Hay momentos en la vida en los que una persona debe dar un paso al frente y hacer lo que cree que es su deber.
Y eso es exactamente lo que me ocurrió cuando decidí presentarme a unas Elecciones.
Debo confesar que al principio tuve un poco de vértigo ante la que se me venía encima, pero cuando se está convencido de que puedes aportar algo a la sociedad, cuando crees firmemente en lo que vas a hacer, se superan todas las dificultades.

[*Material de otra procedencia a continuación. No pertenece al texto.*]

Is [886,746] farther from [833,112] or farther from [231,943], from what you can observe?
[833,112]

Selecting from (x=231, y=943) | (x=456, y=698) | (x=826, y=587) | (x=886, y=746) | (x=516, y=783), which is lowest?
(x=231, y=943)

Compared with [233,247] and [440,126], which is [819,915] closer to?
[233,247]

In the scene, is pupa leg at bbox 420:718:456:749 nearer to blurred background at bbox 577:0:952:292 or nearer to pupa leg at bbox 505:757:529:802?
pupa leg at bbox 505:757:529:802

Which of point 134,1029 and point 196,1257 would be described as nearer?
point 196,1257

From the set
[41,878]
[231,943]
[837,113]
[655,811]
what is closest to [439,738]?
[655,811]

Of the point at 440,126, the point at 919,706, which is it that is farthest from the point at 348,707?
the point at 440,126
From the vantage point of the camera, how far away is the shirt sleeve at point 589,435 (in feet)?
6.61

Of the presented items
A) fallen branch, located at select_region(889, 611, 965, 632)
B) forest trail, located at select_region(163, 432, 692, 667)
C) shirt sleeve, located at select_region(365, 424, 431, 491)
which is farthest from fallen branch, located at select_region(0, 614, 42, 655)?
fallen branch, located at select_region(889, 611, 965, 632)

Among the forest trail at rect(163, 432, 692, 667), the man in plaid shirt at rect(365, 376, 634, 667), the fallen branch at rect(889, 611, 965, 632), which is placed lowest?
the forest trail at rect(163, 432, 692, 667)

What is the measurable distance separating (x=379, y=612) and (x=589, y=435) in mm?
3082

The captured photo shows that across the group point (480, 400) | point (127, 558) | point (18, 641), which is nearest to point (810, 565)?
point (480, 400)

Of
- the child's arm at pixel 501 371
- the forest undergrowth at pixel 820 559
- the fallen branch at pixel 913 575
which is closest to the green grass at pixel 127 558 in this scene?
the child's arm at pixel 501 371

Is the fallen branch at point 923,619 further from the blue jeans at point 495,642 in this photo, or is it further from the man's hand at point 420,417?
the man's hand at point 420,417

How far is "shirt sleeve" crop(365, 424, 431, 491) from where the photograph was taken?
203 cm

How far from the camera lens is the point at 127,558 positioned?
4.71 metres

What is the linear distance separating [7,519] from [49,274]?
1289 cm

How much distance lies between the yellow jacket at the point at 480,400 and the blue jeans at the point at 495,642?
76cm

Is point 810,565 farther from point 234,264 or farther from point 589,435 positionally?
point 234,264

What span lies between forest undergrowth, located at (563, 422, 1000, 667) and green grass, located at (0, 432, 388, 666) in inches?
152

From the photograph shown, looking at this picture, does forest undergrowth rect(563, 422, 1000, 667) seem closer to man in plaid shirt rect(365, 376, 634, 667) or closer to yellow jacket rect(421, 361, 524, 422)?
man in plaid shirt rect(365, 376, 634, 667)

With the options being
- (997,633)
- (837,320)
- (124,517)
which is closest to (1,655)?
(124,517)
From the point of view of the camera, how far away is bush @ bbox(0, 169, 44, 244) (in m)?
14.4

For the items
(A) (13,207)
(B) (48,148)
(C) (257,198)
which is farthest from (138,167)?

Siempre me ha gustado la Política, pienso que es una de las actividades más nobles que se pueden ejercer, porque al fin y al cabo se trata de trabajar en aras del bien común e intentar mejorar las condiciones de vida de los demás.
Por eso hoy afirmo con rotundidad que aquel que no tenga vocación y espíritu de sacrificio que se quede en su casa.
Para mí no hay nadie más despreciable que aquel que se dedica al trabajo público en beneficio de su propio interés o de determinados grupos.
Sé que hoy la labor de los políticos está muy desprestigiada, comprendo que se nos vea como personas que viven a espaldas de los problemas reales de la gente, pero debo decir por mi experiencia que eso no responde a la realidad. No voy a negar que haya quien se dedique a esto como forma de ganar dinero y medrar socialmente, pero son los menos y es obligación de todos descubrirlos y mandarlos a sus casas.
Hoy en España hay miles de Cargos Públicos que trabajan honradamente, que sacrifican sus vidas personales y familiares en beneficio de los demás, muchas veces sin pedir nada a cambio. Pongamos un ejemplo si se quiere extremo, pero muy esclarecedor de la labor de esa gente anónima en la mayoría de los casos: Miguel Ángel Blanco, concejal de un pequeño pueblo vasco, que no cobraba por su trabajo, que estaba ahí porque defendía unas ideas, por que creía que podía ayudar a sus vecinos y que fue brutal y cruelmente asesinado por ETA. Pues al igual que él somos muchos en nuestro País los que creemos que esta tarea merece la pena y que tenemos la obligación de, al menos, intentarlo y de que el sacrificio personal
merece la pena.

Desde mi despacho de la Alcaldía de Almagro veo muchas cosas, aprendo muchas más y escucho lo que la gente viene a decirme. Pienso que los Alcaldes y los Concejales somos los que vivimos la política más directa, los que conocemos la vida de nuestros vecinos y en este sentido serían miles las anécdotas que podría contar. Pero detrás de cada una hay una historia personal, una vida, unos sentimientos y sobre todo una forma de
poder ayudar
.
Hoy el principal problema con el que se enfrentas millones de españoles es el paro, y eso lo veo todos los días y me gustaría que los responsables últimos de esta tragedia, el Gobierno, se sentaran conmigo una sola mañana en mi despacho y escucharan a los hombres y mujeres que viven ese drama. Y lo mismo sucede con otros muchos temas. Pienso que todos aquellos que ejercen de “políticos de salón”, tertulianos y diletantes deberían pasar por mí puesto antes de hablar y ver las caras de la gente. Estoy convencido de que sus opiniones cambiarían radicalmente, porque es muy fácil hablar de lo que se desconoce y teorizar ante un micrófono o en una cena en el restaurante de moda: hay que pisar las calles y conocer la realidad social de España.

Pero ser Alcalde de Almagro es mucho más, no lo voy a negar. Dirigir uno de los pueblos más bonitos de España es un auténtico lujo por la oportunidad que brinda de participar en acontecimientos de muy distinta índole: culturales, artísticos o sociales y es mi deber aprovecharlos para atraer cada vez más bienestar a mis conciudadanos.

Por último quiero animar a todos aquellos que sientan en su interior la vocación por la Política en que se interesen por ella, ya que es lo mismo que interesarse por España y termino con la celebre frase de John F. Kennedy:
No pienses qué puede hacer tu país por ti, piensa
qué puedes hacer tú por tu país
”.

Por Luis Maldonado Fernández de Tejada.
Alcalde de Almagro por el Partido Popular.